**Text section:**
::::

Most of us who ever tried dieting and/or went to the gym at least once in their life must have heard about protein. We all know that protein is essential for those who want to build muscle mass. But what protein really is and what role does it have in our body? How much of it do we really need and why is it so important to make sure you get enough of this nutrient in your daily diet? If you would like to find out the answers to these questions, then I encourage you to check out this article.
Let us have a look at some facts that Claire, our resident sports nutritionist has prepared for us in the form of an information leaflet that is ready for you to take from the clinic, whenever you are around.
What is protein? What does it do?
Many will agree that protein is primarily the building blocks of a muscle. It is indeed what makes you stronger and more ‘shapely’. However, it is much more than that. Protein is essential not only to muscle but also to every tissue in your body. It can form enzymes, which are crucial to many metabolic reactions as well as several hormones which send signals throughout the body.
Moreover, it is also necessary for the production of neurotransmitters and antibodies. It helps replace worn-out cells, transports various substances throughout the body and helps in growth and repair. In other others, our bodies cannot function properly without it! We need it for optimal functioning, including good immune function, metabolism, satiety, weight management and performance.

::::

**Excerpted data:**
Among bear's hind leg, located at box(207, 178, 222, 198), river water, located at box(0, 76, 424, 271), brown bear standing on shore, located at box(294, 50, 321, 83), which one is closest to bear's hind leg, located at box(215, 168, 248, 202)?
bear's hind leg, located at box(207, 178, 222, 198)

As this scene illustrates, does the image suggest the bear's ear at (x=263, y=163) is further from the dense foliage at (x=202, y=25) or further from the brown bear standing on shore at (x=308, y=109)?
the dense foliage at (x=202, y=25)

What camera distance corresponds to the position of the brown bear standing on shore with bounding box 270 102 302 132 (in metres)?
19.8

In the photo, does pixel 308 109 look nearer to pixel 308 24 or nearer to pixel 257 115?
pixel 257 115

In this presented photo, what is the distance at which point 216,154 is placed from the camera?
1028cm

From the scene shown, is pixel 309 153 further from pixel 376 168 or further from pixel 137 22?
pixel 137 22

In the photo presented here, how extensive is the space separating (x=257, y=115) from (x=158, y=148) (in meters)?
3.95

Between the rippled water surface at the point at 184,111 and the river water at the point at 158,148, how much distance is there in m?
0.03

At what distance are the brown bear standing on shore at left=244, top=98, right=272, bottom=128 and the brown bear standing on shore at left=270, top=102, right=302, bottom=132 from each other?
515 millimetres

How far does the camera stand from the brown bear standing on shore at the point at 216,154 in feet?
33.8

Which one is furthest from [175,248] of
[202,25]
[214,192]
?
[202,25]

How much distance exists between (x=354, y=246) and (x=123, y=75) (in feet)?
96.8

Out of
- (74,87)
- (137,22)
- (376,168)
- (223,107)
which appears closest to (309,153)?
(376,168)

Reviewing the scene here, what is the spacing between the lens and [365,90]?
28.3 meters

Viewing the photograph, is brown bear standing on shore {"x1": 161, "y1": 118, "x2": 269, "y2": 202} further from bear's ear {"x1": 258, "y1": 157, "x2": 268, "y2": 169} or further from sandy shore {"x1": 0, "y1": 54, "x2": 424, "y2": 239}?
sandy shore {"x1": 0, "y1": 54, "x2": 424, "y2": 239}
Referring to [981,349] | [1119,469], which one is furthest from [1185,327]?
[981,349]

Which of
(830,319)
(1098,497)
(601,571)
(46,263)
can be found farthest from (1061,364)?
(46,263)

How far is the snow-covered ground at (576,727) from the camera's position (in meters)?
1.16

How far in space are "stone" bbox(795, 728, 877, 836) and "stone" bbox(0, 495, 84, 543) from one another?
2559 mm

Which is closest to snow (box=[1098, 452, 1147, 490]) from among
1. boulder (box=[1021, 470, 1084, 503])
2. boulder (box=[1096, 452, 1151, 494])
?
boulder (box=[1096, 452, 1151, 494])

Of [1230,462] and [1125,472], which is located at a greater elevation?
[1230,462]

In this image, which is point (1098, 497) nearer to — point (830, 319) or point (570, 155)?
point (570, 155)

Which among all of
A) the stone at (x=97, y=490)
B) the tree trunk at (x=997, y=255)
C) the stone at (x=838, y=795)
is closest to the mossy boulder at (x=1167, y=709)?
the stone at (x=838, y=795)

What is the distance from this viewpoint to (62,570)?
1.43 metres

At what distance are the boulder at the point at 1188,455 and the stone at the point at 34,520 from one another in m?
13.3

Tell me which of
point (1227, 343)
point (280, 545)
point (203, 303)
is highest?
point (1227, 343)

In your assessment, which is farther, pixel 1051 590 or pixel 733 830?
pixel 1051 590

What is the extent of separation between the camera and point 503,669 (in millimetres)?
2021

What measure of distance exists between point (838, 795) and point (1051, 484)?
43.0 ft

::::

**Problems to work on:**
**A)** In the protein article, who prepared the information leaflet?
**B)** Repeat the protein article word for word from "Let us have" to "throughout the body.".
Rely only on the protein article when responding.

**Responses per task:**
**A)** Claire, the resident sports nutritionist, prepared it.

**B)**
Let us have a look at some facts that Claire, our resident sports nutritionist has prepared for us in the form of an information leaflet that is ready for you to take from the clinic, whenever you are around.
What is protein? What does it do?
Many will agree that protein is primarily the building blocks of a muscle. It is indeed what makes you stronger and more ‘shapely’. However, it is much more than that. Protein is essential not only to muscle but also to every tissue in your body. It can form enzymes, which are crucial to many metabolic reactions as well as several hormones which send signals throughout the body.